▶ [What the task asks]:
For each line of the material, write out an exact copy.

╭─ Data records

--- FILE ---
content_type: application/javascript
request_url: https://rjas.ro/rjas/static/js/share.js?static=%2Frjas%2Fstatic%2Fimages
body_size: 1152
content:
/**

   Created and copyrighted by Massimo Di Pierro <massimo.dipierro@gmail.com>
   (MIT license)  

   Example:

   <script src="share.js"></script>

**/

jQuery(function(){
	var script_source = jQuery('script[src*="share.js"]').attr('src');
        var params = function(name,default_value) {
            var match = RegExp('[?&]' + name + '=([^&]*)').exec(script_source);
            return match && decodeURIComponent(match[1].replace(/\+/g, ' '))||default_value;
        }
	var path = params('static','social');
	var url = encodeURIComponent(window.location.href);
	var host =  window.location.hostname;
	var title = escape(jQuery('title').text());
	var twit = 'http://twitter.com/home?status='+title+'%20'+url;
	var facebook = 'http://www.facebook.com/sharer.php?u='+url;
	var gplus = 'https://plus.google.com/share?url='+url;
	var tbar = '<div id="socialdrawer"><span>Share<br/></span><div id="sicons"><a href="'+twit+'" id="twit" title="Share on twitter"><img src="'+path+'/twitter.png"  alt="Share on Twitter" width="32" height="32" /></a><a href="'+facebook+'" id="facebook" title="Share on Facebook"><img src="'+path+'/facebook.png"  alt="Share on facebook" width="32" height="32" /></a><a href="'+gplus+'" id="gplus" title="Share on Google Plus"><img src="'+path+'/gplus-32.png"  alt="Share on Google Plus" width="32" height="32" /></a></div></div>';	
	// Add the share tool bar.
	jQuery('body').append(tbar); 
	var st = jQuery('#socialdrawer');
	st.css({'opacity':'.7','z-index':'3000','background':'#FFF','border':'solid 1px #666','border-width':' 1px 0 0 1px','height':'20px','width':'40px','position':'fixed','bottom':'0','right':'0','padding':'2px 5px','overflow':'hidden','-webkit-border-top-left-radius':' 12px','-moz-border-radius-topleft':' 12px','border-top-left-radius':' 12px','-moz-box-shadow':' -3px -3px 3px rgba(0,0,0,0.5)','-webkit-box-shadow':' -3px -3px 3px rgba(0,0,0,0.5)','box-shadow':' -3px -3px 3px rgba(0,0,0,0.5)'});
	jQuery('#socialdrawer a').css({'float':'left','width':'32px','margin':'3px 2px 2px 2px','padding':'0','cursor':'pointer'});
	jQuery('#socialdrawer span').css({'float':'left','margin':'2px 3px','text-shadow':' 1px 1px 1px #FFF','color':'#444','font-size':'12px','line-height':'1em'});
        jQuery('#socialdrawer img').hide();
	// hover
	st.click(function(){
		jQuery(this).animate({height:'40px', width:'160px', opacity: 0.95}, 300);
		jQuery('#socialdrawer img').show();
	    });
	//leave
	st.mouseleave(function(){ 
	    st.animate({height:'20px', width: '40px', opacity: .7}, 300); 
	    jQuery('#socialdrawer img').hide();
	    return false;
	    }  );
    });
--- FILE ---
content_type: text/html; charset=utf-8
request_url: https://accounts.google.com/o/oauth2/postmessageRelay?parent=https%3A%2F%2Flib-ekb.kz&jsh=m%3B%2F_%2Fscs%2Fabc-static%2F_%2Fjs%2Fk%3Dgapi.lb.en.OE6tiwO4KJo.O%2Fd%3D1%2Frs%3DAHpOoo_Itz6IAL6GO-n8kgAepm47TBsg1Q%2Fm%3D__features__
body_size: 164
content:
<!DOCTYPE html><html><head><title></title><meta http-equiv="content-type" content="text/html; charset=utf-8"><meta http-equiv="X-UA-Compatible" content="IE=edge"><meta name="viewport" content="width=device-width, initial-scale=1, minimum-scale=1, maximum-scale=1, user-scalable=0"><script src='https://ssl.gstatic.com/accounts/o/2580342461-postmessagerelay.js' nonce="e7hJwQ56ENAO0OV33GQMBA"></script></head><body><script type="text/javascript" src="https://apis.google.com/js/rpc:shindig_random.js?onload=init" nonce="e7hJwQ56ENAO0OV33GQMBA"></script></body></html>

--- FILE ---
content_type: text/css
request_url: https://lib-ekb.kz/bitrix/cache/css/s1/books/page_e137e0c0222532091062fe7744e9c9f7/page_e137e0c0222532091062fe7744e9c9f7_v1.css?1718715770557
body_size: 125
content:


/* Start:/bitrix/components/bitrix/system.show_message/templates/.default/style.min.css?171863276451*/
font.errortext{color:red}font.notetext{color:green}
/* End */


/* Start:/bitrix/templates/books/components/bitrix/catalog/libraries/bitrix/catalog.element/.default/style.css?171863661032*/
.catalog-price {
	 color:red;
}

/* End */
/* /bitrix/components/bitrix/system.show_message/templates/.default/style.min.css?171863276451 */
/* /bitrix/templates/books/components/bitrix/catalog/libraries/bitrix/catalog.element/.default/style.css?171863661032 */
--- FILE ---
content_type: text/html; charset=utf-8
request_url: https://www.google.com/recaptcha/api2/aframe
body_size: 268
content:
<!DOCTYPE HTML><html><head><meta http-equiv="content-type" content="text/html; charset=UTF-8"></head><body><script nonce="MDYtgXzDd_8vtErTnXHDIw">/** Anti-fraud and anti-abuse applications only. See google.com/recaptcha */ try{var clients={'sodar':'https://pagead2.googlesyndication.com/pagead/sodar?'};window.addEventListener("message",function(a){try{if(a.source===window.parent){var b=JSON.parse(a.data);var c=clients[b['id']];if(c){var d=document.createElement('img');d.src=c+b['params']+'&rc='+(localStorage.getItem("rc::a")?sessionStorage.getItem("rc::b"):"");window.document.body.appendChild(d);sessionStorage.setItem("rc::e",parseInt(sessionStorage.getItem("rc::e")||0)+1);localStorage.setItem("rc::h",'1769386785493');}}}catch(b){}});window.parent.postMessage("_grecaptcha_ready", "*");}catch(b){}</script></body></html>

╰─

▶ [Task output]:
--- FILE ---
content_type: application/javascript
request_url: https://rjas.ro/rjas/static/js/share.js?static=%2Frjas%2Fstatic%2Fimages
body_size: 1152
content:
/**

   Created and copyrighted by Massimo Di Pierro <massimo.dipierro@gmail.com>
   (MIT license)  

   Example:

   <script src="share.js"></script>

**/

jQuery(function(){
	var script_source = jQuery('script[src*="share.js"]').attr('src');
        var params = function(name,default_value) {
            var match = RegExp('[?&]' + name + '=([^&]*)').exec(script_source);
            return match && decodeURIComponent(match[1].replace(/\+/g, ' '))||default_value;
        }
	var path = params('static','social');
	var url = encodeURIComponent(window.location.href);
	var host =  window.location.hostname;
	var title = escape(jQuery('title').text());
	var twit = 'http://twitter.com/home?status='+title+'%20'+url;
	var facebook = 'http://www.facebook.com/sharer.php?u='+url;
	var gplus = 'https://plus.google.com/share?url='+url;
	var tbar = '<div id="socialdrawer"><span>Share<br/></span><div id="sicons"><a href="'+twit+'" id="twit" title="Share on twitter"><img src="'+path+'/twitter.png"  alt="Share on Twitter" width="32" height="32" /></a><a href="'+facebook+'" id="facebook" title="Share on Facebook"><img src="'+path+'/facebook.png"  alt="Share on facebook" width="32" height="32" /></a><a href="'+gplus+'" id="gplus" title="Share on Google Plus"><img src="'+path+'/gplus-32.png"  alt="Share on Google Plus" width="32" height="32" /></a></div></div>';	
	// Add the share tool bar.
	jQuery('body').append(tbar); 
	var st = jQuery('#socialdrawer');
	st.css({'opacity':'.7','z-index':'3000','background':'#FFF','border':'solid 1px #666','border-width':' 1px 0 0 1px','height':'20px','width':'40px','position':'fixed','bottom':'0','right':'0','padding':'2px 5px','overflow':'hidden','-webkit-border-top-left-radius':' 12px','-moz-border-radius-topleft':' 12px','border-top-left-radius':' 12px','-moz-box-shadow':' -3px -3px 3px rgba(0,0,0,0.5)','-webkit-box-shadow':' -3px -3px 3px rgba(0,0,0,0.5)','box-shadow':' -3px -3px 3px rgba(0,0,0,0.5)'});
	jQuery('#socialdrawer a').css({'float':'left','width':'32px','margin':'3px 2px 2px 2px','padding':'0','cursor':'pointer'});
	jQuery('#socialdrawer span').css({'float':'left','margin':'2px 3px','text-shadow':' 1px 1px 1px #FFF','color':'#444','font-size':'12px','line-height':'1em'});
        jQuery('#socialdrawer img').hide();
	// hover
	st.click(function(){
		jQuery(this).animate({height:'40px', width:'160px', opacity: 0.95}, 300);
		jQuery('#socialdrawer img').show();
	    });
	//leave
	st.mouseleave(function(){ 
	    st.animate({height:'20px', width: '40px', opacity: .7}, 300); 
	    jQuery('#socialdrawer img').hide();
	    return false;
	    }  );
    });
--- FILE ---
content_type: text/html; charset=utf-8
request_url: https://accounts.google.com/o/oauth2/postmessageRelay?parent=https%3A%2F%2Flib-ekb.kz&jsh=m%3B%2F_%2Fscs%2Fabc-static%2F_%2Fjs%2Fk%3Dgapi.lb.en.OE6tiwO4KJo.O%2Fd%3D1%2Frs%3DAHpOoo_Itz6IAL6GO-n8kgAepm47TBsg1Q%2Fm%3D__features__
body_size: 164
content:
<!DOCTYPE html><html><head><title></title><meta http-equiv="content-type" content="text/html; charset=utf-8"><meta http-equiv="X-UA-Compatible" content="IE=edge"><meta name="viewport" content="width=device-width, initial-scale=1, minimum-scale=1, maximum-scale=1, user-scalable=0"><script src='https://ssl.gstatic.com/accounts/o/2580342461-postmessagerelay.js' nonce="e7hJwQ56ENAO0OV33GQMBA"></script></head><body><script type="text/javascript" src="https://apis.google.com/js/rpc:shindig_random.js?onload=init" nonce="e7hJwQ56ENAO0OV33GQMBA"></script></body></html>

--- FILE ---
content_type: text/css
request_url: https://lib-ekb.kz/bitrix/cache/css/s1/books/page_e137e0c0222532091062fe7744e9c9f7/page_e137e0c0222532091062fe7744e9c9f7_v1.css?1718715770557
body_size: 125
content:


/* Start:/bitrix/components/bitrix/system.show_message/templates/.default/style.min.css?171863276451*/
font.errortext{color:red}font.notetext{color:green}
/* End */


/* Start:/bitrix/templates/books/components/bitrix/catalog/libraries/bitrix/catalog.element/.default/style.css?171863661032*/
.catalog-price {
	 color:red;
}

/* End */
/* /bitrix/components/bitrix/system.show_message/templates/.default/style.min.css?171863276451 */
/* /bitrix/templates/books/components/bitrix/catalog/libraries/bitrix/catalog.element/.default/style.css?171863661032 */
--- FILE ---
content_type: text/html; charset=utf-8
request_url: https://www.google.com/recaptcha/api2/aframe
body_size: 268
content:
<!DOCTYPE HTML><html><head><meta http-equiv="content-type" content="text/html; charset=UTF-8"></head><body><script nonce="MDYtgXzDd_8vtErTnXHDIw">/** Anti-fraud and anti-abuse applications only. See google.com/recaptcha */ try{var clients={'sodar':'https://pagead2.googlesyndication.com/pagead/sodar?'};window.addEventListener("message",function(a){try{if(a.source===window.parent){var b=JSON.parse(a.data);var c=clients[b['id']];if(c){var d=document.createElement('img');d.src=c+b['params']+'&rc='+(localStorage.getItem("rc::a")?sessionStorage.getItem("rc::b"):"");window.document.body.appendChild(d);sessionStorage.setItem("rc::e",parseInt(sessionStorage.getItem("rc::e")||0)+1);localStorage.setItem("rc::h",'1769386785493');}}}catch(b){}});window.parent.postMessage("_grecaptcha_ready", "*");}catch(b){}</script></body></html>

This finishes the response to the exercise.